– Яяя… Да мняяя никто… Это ты у них гордость!
Матюшин одолел отвращение к водке и выпил свой стакан до дна, не умея ее просто проглотить, бросаясь в пропасть ее бесцветную за братом. Он неизвестно когда убедил себя, что брат несчастен, а может, это была его, Матюшина, потребность видеть в брате существо не сильное, а сквозь силу больное и несчастное и жалеть его, как жалел и себя. Он даже и понимал, теперь-то понимал, что не может любить брата, но заставлял себя его любить и слушать Якова, как если бы он его не любил, то есть и не видеть его, как пустое место, и не слышать, ничего больше не чувствовать.
Но Яков без всякой боли, злее и злее, отравлял Матюшина той правдой, какой и сам был отравлен. Он так верил, что нити всех жизней в его руках, что даже трусил и дрожал в первых словах говорить, рвать их:
– Мать-то вообще некрасивая, вроде не женщина. Она ж на серую мышь похожа, не пара она отцу. У него баб ведь было как говна, какие хочешь. Но никогда он не любил их. Она знала, поэтому ей дела не было, не боялась, давала гулять. Бил он ее, довести хотел до развода. Зубы выбивал за это. Но у них как сговор был! А когда влюбился отец и мать ему нужной перестала быть, как отшибло, то мстить стала, губить – заявления писать, все тыкала меня начальству, щипала, чтобы плакал. Тогда он решение принял с ней не жить, развестись к черту, но не думал, что ребенка лишится. Она ж сказала, что увезет меня тогда в Борисоглебск, что больше в жизни не увидит сына-то… Так отец ведь подкидыш, она ж знала, на что его толкает! Для него дети – святое! Его подкинули, бросили, на это она толкала, чтоб сам бросил? Чтоб жизни лишился?! Но он же лишился жизни, и когда любовь в себе прикончил, когда тебя они родили – им не дети, гири им пудовые нужны были, чтоб друг с дружкой жить… А разве это жизнь, как мы жили, как теперь они живут? Что у них в жизни есть-то? Детки? Так я их ненавижу, тебя, себя, всех, что я видел, что я думать о них могу, что я такое? Сын, а может, сукин сын, подкидыш? Знаю, подыхать буду, не придете, такой у нас порядок, сам подыхай. Так я к вам тоже не приду, подыхайте здесь! Я без них проживу, без тебя – никто мне не нужен. И это вот правда, другой правды нет, нет правды…
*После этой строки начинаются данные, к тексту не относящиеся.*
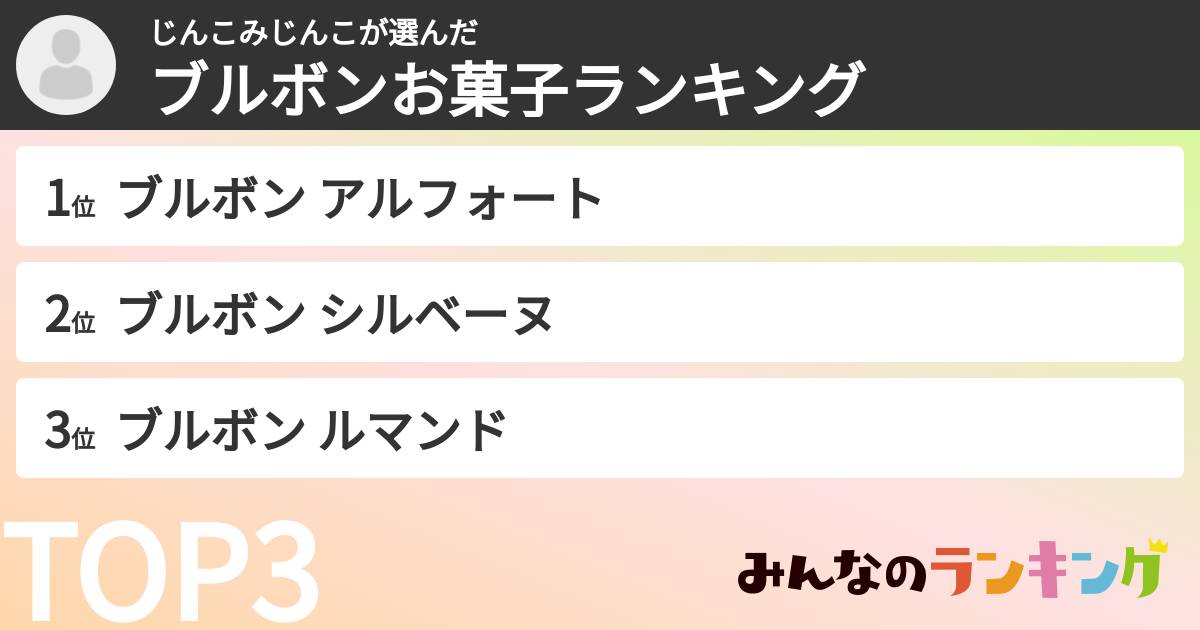 じんこみじんこが選んだ
ブルボンお菓子ランキング

1位 ブルボン アルフォート

2位 ブルボン シルベーヌ

3位 ブルボン ルマンド

TOP3

みんなのランキング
В тот миг под ногами у Матюшина шатнулась земля, посыпался меленький осколчатый звон, так что рюмочная вьюжкой закружилась в его глазах, дрожали бесцветно стаканы, огромная, чудилось, и пустая страшно бутылка – ударами надвигался из ниоткуда дальний неживой гул. Гремел уж воздух и катился, давил выше голов, по недвижно-мертвому вокзальчику. Матюшин впился в Якова – и Яков кинулся опрометью, схватил брата, рванул, поволок.
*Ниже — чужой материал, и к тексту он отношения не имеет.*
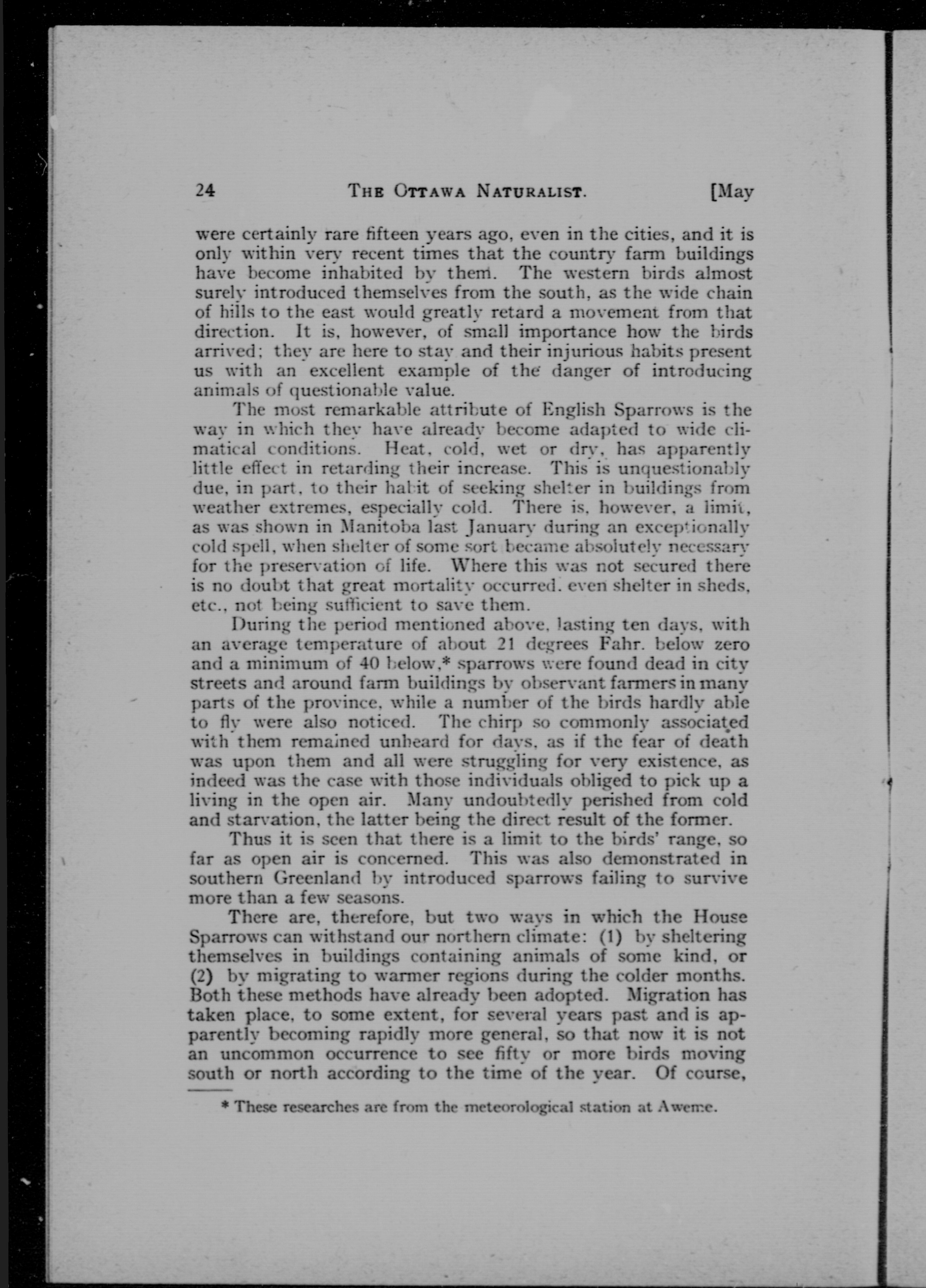 24 THE OTTAWA NATURALIST. [May

were certainly rare fifteen years ago, even in the cities, and it is only within very recent times that the country farm buildings have become inhabited by them. The western birds almost surely introduced themselves from the south, as the wide chain of hills to the east would greatly retard a movement from that direction. It is, however, of small importance how the birds arrived; they are here to stay and their injurious habits present us with an excellent example of the danger of introducing animals of questionable value.

The most remarkable attribute of English Sparrows is the way in which they have already become adapted to wide climatical conditions. Heat, cold, wet or dry, has apparently little effect in retarding their increase. This is unquestionably due, in part, to their habit of seeking shelter in buildings from weather extremes, especially cold. There is, however, a limit, as was shown in Manitoba last January during an exceptionally cold spell, when shelter of some sort became absolutely necessary for the preservation of life. Where this was not secured there is no doubt that great mortality occurred. even shelter in sheds, etc., not being sufficient to save them.

During the period mentioned above, lasting ten days, with an average temperature of about 21 degrees Fahr. below zero and a minimum of 40 below,* sparrows were found dead in city streets and around farm buildings by observant farmers in many parts of the province, while a number of the birds hardly able to fly were also noticed. The chirp so commonly associated with them remained unheard for days, as if the fear of death was upon them and all were struggling for very existence, as indeed was the case with those individuals obliged to pick up a living in the open air. Many undoubtedly perished from cold and starvation, the latter being the direct result of the former.

Thus it is seen that there is a limit to the birds' range, so far as open air is concerned. This was also demonstrated in southern Greenland by introduced sparrows failing to survive more than a few seasons.

There are, therefore, but two ways in which the House Sparrows can withstand our northern climate: (1) by sheltering themselves in buildings containing animals of some kind, or (2) by migrating to warmer regions during the colder months. Both these methods have already been adopted. Migration has taken place, to some extent, for several years past and is apparently becoming rapidly more general, so that now it is not an uncommon occurrence to see fifty or more birds moving south or north according to the time of the year. Of course,

* These researches are from the meteorological station at Aweme.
Не останавливался, тягуче прибывал поезд, катились по острию рельс тяжеловесные вагоны, мелькали окна, плыла зеленоватая пыльная твердь. Состав растянулся вдоль серой зыбкой полосицы платформы и встал. Яков матерился, тащил, гнал брата к коробкам, а Матюшину чудилось, что летит он, не чуя под собой ног. Все схватили коробки, сделавшись вдруг уродливо похожими, побежали, а Яков оторвался от них, убегал вперед. У вагона, где сбились они стайкой, было пусто, у задраенной высоко наглухо двери. Нигде у вагонов не было видно проводников, ни души.
Брат вскочил на подножку, кричал, колотился, но гробовая плита двери не сдвигалась. Казалось, все они погибают. Их не пускают дышать, жить. Яков устремился бежать вперед и вперед, по стене кромешной, отыскивая дыру. Выдыхаясь, но страшась отстать, цепляясь за него, отыскали тот спасительный вагон, сверху весело глядел снизошедший проводник, мужичишка примерный. Яков швырнул в тамбур коробки, исчез в черном проеме. Из проема торчали одни его руки, будто отрубленные. Руки взваливали коробки, вещички. Стараясь поспеть, не отстать.